• WORK ITEM:
Scan the records below. List lines holding "with".

*** Opening of DATA FOR THE TASK ***

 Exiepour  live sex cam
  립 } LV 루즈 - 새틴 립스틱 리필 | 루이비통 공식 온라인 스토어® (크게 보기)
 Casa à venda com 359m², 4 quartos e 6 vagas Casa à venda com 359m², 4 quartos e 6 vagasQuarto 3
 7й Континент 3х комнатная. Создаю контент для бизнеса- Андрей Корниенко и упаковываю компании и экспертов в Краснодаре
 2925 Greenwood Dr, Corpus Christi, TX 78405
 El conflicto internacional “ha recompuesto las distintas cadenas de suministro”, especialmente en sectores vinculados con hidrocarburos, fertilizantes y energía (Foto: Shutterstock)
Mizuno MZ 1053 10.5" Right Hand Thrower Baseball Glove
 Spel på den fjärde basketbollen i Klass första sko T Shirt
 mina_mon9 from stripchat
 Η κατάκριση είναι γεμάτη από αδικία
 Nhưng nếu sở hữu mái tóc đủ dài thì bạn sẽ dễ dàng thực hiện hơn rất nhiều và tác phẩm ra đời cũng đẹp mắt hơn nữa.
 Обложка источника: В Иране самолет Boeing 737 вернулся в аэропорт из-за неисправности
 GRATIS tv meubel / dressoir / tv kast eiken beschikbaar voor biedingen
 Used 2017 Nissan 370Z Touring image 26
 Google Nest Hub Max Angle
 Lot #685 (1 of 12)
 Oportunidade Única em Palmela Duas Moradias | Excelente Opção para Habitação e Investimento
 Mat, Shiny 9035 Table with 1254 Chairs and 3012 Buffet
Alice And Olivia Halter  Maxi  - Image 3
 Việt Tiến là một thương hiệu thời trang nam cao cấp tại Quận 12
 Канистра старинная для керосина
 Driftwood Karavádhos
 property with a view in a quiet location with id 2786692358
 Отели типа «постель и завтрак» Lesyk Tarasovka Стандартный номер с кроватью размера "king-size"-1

*** Close of DATA FOR THE TASK ***

• ANSWER AREA:
 Mat, Shiny 9035 Table with 1254 Chairs and 3012 Buffet
 property with a view in a quiet location with id 2786692358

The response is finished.